Re: [ceph-users] Why is my mon store.db is 220GB?

2013-08-13 Thread Sage Weil
On Tue, 13 Aug 2013, Jeppesen, Nelson wrote:
 Is there an easy way I can find the age and/or expiration of the service 
 ticket on a particular osd? Is that a file or just kept in ram?

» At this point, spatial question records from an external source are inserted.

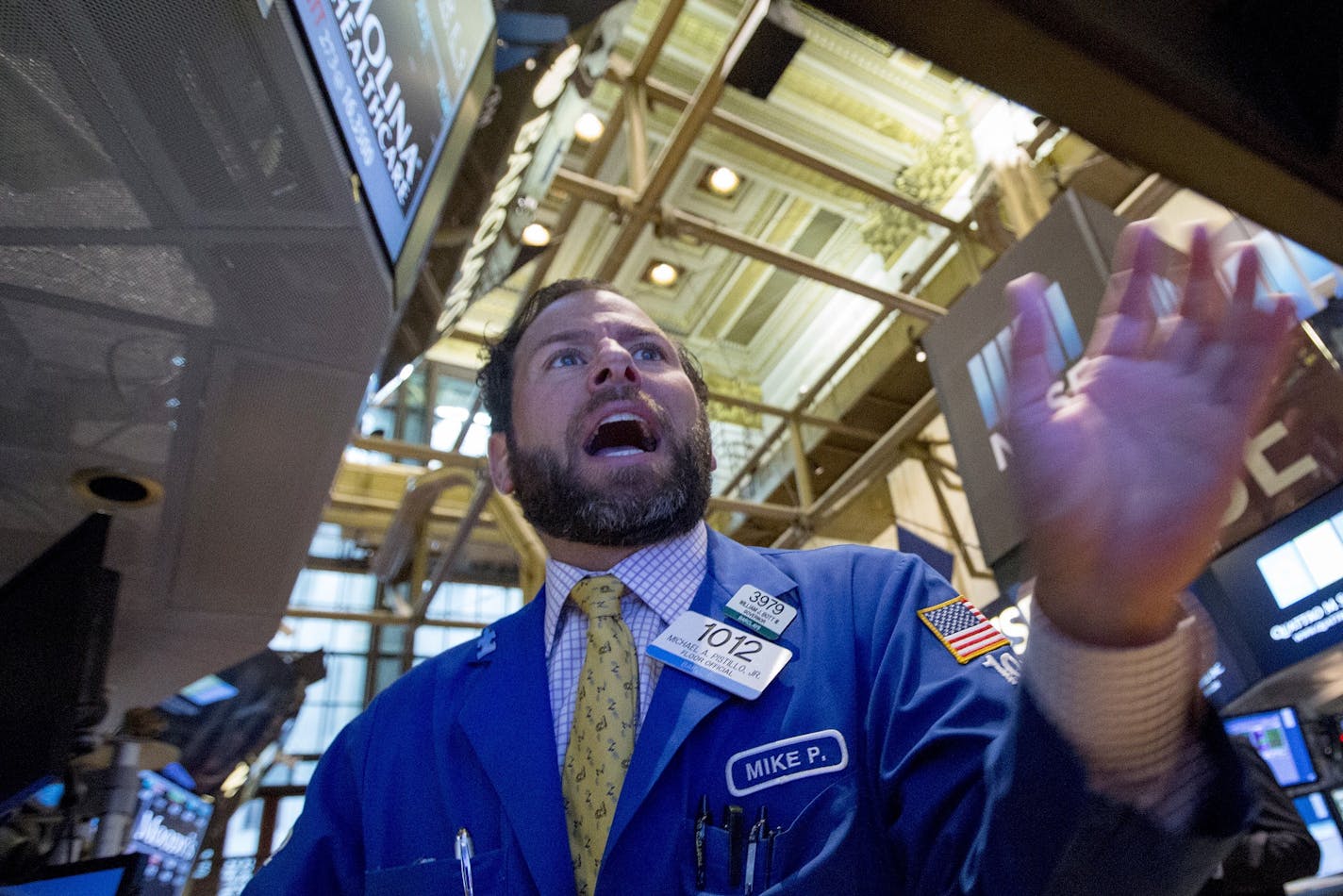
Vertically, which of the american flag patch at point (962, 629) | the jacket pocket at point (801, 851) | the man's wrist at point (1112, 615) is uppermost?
the american flag patch at point (962, 629)

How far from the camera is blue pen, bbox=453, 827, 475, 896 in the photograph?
1.14 meters

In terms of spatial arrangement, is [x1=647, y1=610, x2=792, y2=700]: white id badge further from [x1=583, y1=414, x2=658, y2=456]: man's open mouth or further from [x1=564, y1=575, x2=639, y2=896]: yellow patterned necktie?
[x1=583, y1=414, x2=658, y2=456]: man's open mouth

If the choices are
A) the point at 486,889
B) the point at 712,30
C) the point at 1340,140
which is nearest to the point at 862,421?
the point at 712,30

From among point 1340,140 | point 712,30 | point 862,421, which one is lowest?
point 1340,140

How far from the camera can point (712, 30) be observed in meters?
8.79

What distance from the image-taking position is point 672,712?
118cm

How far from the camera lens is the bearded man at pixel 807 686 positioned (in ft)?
2.41

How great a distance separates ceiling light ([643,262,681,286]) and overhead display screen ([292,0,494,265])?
23.3ft

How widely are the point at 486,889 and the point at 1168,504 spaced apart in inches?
38.6

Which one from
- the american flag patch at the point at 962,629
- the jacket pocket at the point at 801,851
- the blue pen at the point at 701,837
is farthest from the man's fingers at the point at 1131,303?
the blue pen at the point at 701,837

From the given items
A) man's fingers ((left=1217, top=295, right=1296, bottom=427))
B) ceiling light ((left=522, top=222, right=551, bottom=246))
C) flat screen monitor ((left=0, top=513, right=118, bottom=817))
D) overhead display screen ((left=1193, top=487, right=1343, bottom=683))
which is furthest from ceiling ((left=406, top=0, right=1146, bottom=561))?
man's fingers ((left=1217, top=295, right=1296, bottom=427))

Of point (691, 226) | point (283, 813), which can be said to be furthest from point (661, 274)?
point (283, 813)

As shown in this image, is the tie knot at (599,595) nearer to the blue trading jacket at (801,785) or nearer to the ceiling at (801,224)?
the blue trading jacket at (801,785)

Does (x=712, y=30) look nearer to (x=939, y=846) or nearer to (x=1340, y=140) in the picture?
(x=1340, y=140)
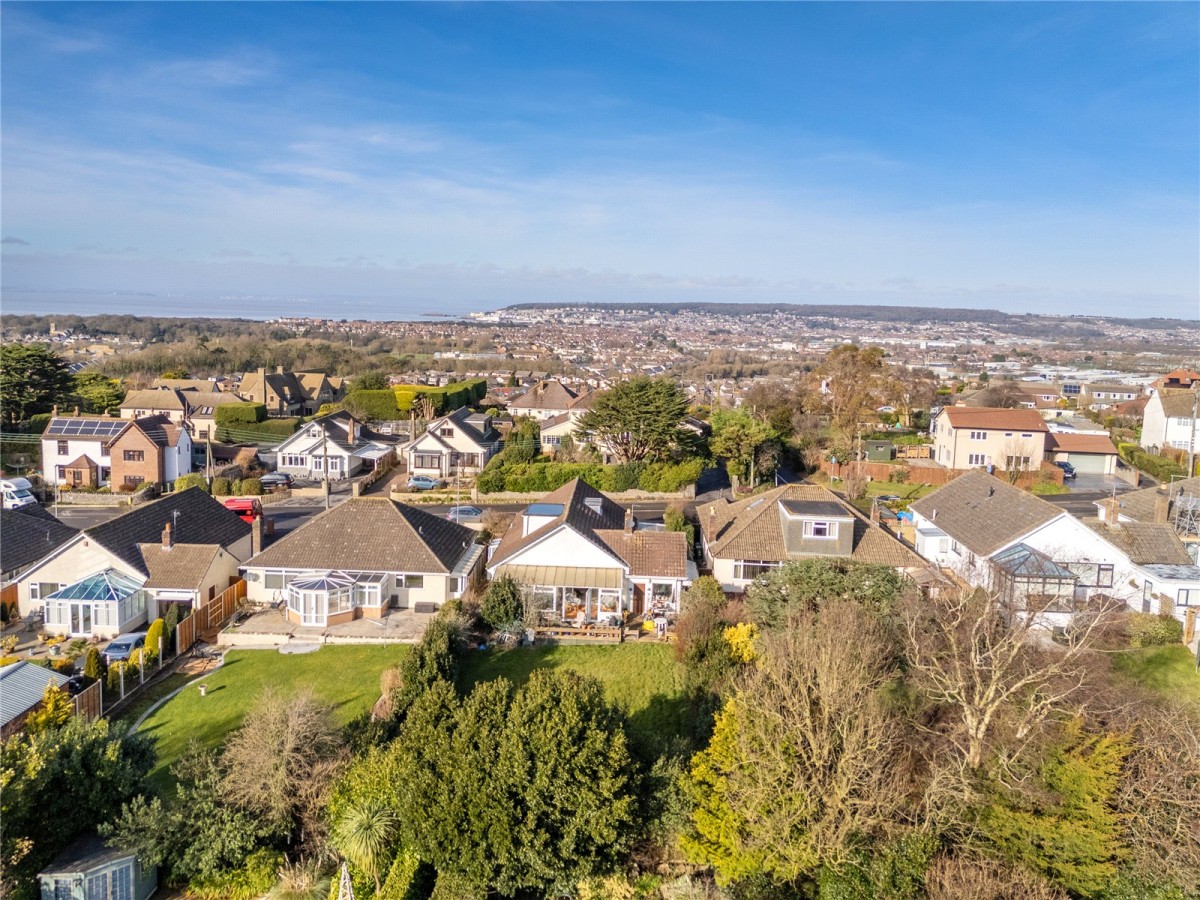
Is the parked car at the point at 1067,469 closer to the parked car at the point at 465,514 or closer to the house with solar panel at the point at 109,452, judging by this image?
the parked car at the point at 465,514

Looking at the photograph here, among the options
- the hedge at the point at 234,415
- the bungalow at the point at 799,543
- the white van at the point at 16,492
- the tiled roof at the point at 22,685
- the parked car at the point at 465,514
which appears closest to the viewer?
the tiled roof at the point at 22,685

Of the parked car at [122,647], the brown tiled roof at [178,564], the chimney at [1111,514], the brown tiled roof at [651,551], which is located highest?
the chimney at [1111,514]

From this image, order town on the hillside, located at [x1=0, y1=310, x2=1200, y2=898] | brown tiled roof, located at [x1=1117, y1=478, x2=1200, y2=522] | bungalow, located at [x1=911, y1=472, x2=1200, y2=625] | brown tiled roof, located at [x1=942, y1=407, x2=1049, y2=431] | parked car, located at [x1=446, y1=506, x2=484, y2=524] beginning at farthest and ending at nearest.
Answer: brown tiled roof, located at [x1=942, y1=407, x2=1049, y2=431] → parked car, located at [x1=446, y1=506, x2=484, y2=524] → brown tiled roof, located at [x1=1117, y1=478, x2=1200, y2=522] → bungalow, located at [x1=911, y1=472, x2=1200, y2=625] → town on the hillside, located at [x1=0, y1=310, x2=1200, y2=898]

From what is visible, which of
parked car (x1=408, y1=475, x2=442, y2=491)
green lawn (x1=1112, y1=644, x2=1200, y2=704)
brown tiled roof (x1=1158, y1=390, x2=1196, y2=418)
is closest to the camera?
green lawn (x1=1112, y1=644, x2=1200, y2=704)

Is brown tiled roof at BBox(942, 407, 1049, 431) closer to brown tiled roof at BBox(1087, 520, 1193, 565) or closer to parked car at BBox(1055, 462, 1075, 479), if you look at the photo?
parked car at BBox(1055, 462, 1075, 479)

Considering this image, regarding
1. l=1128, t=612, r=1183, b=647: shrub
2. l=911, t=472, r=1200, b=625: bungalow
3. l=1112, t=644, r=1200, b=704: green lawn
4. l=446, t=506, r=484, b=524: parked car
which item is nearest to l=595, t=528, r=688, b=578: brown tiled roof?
l=911, t=472, r=1200, b=625: bungalow

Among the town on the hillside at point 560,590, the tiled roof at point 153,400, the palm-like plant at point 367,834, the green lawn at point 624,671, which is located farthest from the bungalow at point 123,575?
the tiled roof at point 153,400

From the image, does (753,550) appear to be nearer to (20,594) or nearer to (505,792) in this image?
(505,792)
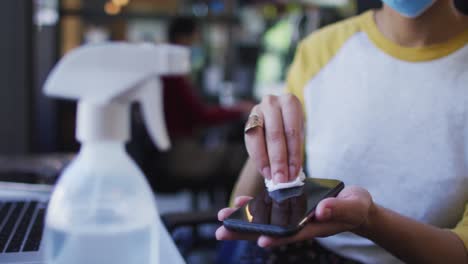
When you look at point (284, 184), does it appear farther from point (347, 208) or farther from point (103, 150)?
point (103, 150)

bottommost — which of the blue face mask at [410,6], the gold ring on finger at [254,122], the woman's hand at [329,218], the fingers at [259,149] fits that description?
the woman's hand at [329,218]

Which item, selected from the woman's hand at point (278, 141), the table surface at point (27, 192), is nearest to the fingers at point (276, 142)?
the woman's hand at point (278, 141)

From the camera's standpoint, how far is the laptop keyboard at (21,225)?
1.92ft

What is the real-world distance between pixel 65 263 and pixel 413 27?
0.65 m

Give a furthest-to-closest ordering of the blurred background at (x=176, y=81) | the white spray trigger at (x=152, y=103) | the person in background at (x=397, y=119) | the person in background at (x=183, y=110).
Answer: the person in background at (x=183, y=110)
the blurred background at (x=176, y=81)
the person in background at (x=397, y=119)
the white spray trigger at (x=152, y=103)

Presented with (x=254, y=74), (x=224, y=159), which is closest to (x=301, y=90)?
(x=224, y=159)

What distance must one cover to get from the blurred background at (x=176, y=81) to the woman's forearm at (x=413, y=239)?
39 centimetres

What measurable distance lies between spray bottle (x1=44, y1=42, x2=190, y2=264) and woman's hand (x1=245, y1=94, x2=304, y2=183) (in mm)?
119

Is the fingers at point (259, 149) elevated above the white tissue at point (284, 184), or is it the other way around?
the fingers at point (259, 149)

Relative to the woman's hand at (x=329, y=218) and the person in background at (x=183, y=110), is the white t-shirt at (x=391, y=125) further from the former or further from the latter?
the person in background at (x=183, y=110)

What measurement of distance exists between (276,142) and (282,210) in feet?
0.37

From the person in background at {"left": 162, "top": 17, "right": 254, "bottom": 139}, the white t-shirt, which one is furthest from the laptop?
the person in background at {"left": 162, "top": 17, "right": 254, "bottom": 139}

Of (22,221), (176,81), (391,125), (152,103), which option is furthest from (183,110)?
(152,103)

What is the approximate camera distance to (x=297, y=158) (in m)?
0.61
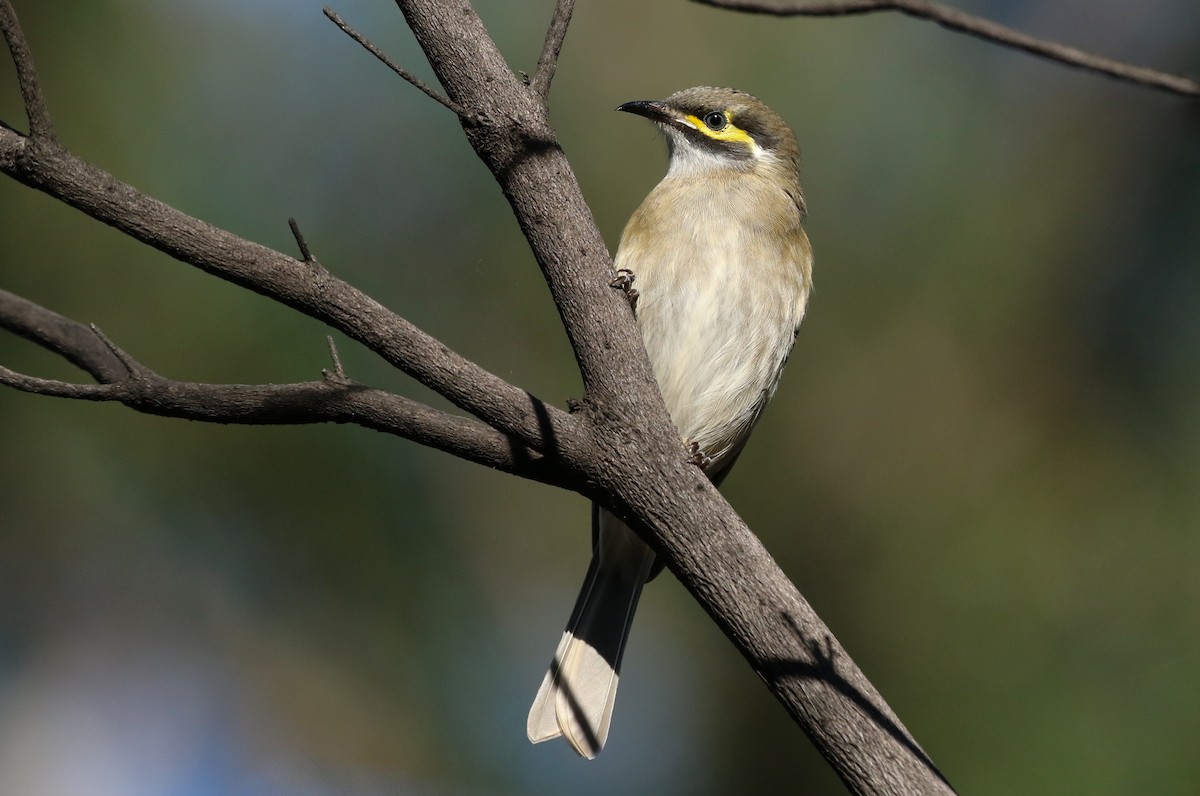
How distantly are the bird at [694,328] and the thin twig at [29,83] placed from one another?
79.5 inches

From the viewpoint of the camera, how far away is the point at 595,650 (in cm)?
437

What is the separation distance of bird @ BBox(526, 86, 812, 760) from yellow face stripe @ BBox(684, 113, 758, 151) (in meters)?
0.08

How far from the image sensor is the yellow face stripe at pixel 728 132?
15.7ft

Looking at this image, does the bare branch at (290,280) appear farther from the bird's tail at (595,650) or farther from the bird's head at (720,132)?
the bird's head at (720,132)

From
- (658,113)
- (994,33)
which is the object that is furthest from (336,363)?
(658,113)

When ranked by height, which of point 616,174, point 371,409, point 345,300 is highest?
point 616,174

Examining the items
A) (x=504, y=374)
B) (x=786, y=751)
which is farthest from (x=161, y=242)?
(x=786, y=751)

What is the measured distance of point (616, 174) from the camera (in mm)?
8203

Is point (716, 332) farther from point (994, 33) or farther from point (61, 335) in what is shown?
point (61, 335)

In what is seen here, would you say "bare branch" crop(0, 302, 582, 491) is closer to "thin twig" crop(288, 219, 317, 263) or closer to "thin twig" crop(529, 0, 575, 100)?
"thin twig" crop(288, 219, 317, 263)

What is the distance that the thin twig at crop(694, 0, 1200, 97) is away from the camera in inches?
82.4

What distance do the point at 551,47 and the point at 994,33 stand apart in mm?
1256

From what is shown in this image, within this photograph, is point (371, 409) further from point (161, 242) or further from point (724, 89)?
point (724, 89)

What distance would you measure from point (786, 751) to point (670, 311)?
478cm
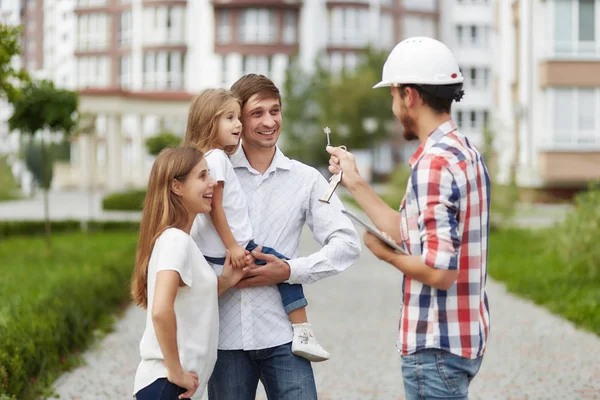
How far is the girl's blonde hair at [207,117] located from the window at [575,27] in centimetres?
2896

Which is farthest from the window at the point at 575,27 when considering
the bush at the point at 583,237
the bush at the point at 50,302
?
the bush at the point at 583,237

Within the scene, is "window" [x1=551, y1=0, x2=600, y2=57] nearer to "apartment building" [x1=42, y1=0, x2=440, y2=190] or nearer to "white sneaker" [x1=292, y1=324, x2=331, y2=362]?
"white sneaker" [x1=292, y1=324, x2=331, y2=362]

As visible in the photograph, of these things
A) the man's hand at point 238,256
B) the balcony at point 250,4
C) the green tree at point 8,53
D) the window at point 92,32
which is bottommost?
the man's hand at point 238,256

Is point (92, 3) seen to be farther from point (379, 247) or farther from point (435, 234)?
point (435, 234)

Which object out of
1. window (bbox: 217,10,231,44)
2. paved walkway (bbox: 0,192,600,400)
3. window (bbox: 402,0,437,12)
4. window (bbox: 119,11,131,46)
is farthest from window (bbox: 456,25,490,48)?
paved walkway (bbox: 0,192,600,400)

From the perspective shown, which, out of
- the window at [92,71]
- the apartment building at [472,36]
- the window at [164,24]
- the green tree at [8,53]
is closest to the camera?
the green tree at [8,53]

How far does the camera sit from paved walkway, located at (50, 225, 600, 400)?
684 centimetres

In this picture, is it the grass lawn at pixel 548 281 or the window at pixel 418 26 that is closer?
the grass lawn at pixel 548 281

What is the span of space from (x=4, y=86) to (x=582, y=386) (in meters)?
7.84

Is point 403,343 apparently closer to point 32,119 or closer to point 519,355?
point 519,355

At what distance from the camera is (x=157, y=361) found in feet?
10.7

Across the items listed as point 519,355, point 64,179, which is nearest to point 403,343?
point 519,355

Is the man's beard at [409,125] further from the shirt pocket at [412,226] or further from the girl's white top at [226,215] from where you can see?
the girl's white top at [226,215]

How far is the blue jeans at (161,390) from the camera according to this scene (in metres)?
3.25
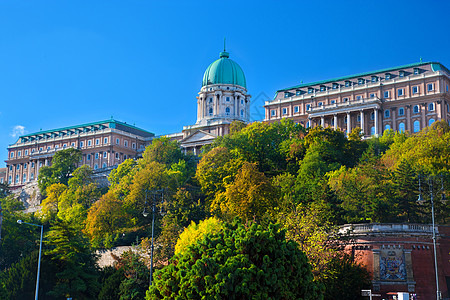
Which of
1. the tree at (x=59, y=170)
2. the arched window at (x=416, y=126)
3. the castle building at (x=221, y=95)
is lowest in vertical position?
the tree at (x=59, y=170)

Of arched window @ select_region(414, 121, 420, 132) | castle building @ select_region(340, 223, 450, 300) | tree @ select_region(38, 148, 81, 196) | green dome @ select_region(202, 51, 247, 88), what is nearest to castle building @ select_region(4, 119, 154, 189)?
tree @ select_region(38, 148, 81, 196)

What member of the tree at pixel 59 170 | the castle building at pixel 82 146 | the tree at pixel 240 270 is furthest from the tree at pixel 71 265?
the castle building at pixel 82 146

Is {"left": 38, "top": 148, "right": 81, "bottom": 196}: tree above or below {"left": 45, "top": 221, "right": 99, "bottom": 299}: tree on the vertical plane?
above

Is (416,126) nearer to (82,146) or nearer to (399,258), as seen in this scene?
(399,258)

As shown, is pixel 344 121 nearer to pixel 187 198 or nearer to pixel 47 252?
pixel 187 198

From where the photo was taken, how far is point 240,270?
38781 millimetres

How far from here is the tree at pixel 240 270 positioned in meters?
38.5

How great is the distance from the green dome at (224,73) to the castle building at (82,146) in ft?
81.7

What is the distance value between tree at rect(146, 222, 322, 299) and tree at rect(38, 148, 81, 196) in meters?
91.8

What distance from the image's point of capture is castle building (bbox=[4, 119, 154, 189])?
524 feet

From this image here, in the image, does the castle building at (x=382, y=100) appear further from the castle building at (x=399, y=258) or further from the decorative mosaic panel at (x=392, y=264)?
the decorative mosaic panel at (x=392, y=264)

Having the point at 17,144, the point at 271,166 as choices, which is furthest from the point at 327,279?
the point at 17,144

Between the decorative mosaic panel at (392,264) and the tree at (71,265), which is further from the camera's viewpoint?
the tree at (71,265)

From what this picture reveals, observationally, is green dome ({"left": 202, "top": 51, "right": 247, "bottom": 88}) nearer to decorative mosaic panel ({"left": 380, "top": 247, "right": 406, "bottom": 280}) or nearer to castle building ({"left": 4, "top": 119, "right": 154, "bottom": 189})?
castle building ({"left": 4, "top": 119, "right": 154, "bottom": 189})
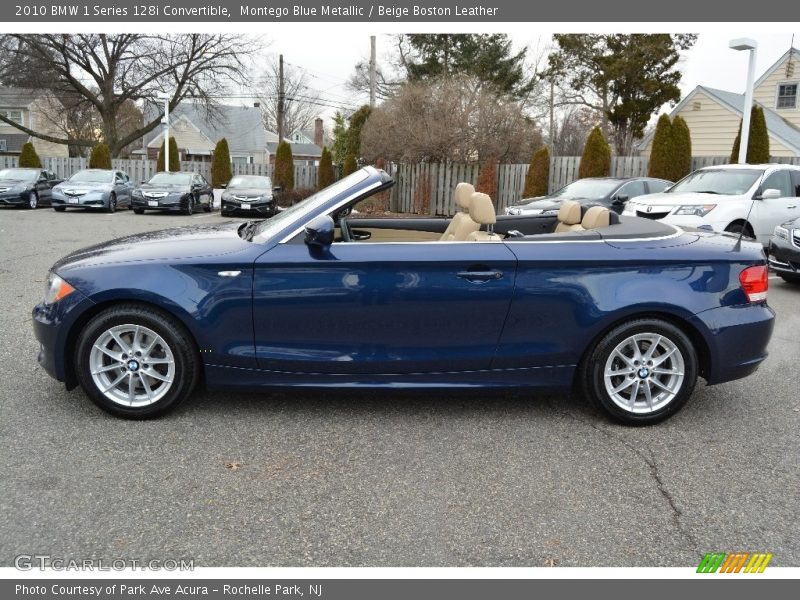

It's just in ram.  If you crank up debug auth = 10 you will periodically 
see it dump the rotating keys and expirations.  Ideally the middle one 
will remain valid, but things won't grind to a halt until they are all 
expired.

sage

  
 
 -Original Message-
 From: Sage Weil [mailto:s...@inktank.com] 
 Sent: Tuesday, August 13, 2013 9:01 AM
 To: Jeppesen, Nelson
 Cc: ceph-users@lists.ceph.com
 Subject: RE: [ceph-users] Why is my mon store.db is 220GB?
 
 On Tue, 13 Aug 2013, Jeppesen, Nelson wrote:
  Interesting,
  
  So if I change ' auth service ticket ttl' to 172,800, in theory I could go 
  without a monitor for 48 hours?
 
 If there are no up/down events, no new clients need to start, no osd recovery 
 going on, then I *think* so.  I may be forgetting something.
 
 sage
 
 
  
  
  -Original Message-
  From: Sage Weil [mailto:s...@inktank.com]
  Sent: Monday, August 12, 2013 9:50 PM
  To: Jeppesen, Nelson
  Cc: ceph-users@lists.ceph.com
  Subject: Re: [ceph-users] Why is my mon store.db is 220GB?
  
  On Mon, 12 Aug 2013, Jeppesen, Nelson wrote:
   Joao,
   
   (log file uploaded to http://pastebin.com/Ufrxn6fZ)
   
   I had some good luck and some bad luck. I copied the store.db to a new 
   monitor, injected a modified monmap and started it up (This is all on the 
   same host.) Very quickly it reached quorum (as far as I can tell) but 
   didn't respond. Running 'ceph -w' just hung, no timeouts or errors. Same 
   thing when restarting an OSD.
   
   The last lines of the log file   '...ms_verify_authorizer..' are from 
   'ceph -w' attempts.
   
   I restarted everything again and it sat there synchronizing. IO stat 
   reported about 100MB/s, but just reads. I let it sit there for 7 min but 
   nothing happened.
  
  Can you do this again with --debug-mon 20 --debug-ms 1?  It looks as though 
  the main dispatch thread is blocked (7f71a1aa5700 does nothing after 
  winning the election).  It would also be helpful to gdb attach to the 
  running ceph-mon and capture the output from 'thread apply all bt'.
  
   Side question, how long can a ceph cluster run without a monitor? I 
   was able to upload files via rados gateway without issue even when 
   the monitor was down.
  
  Quite a while, as long as no new processes need to authenticate, and no 
  nodes go up or down.  Eventually the authentication keys are going to time 
  out, though (1 hour is the default).
  
  sage
  
  
 
 
___
ceph-users mailing list
ceph-users@lists.ceph.com
http://lists.ceph.com/listinfo.cgi/ceph-users-ceph.com


Re: [ceph-users] Why is my mon store.db is 220GB?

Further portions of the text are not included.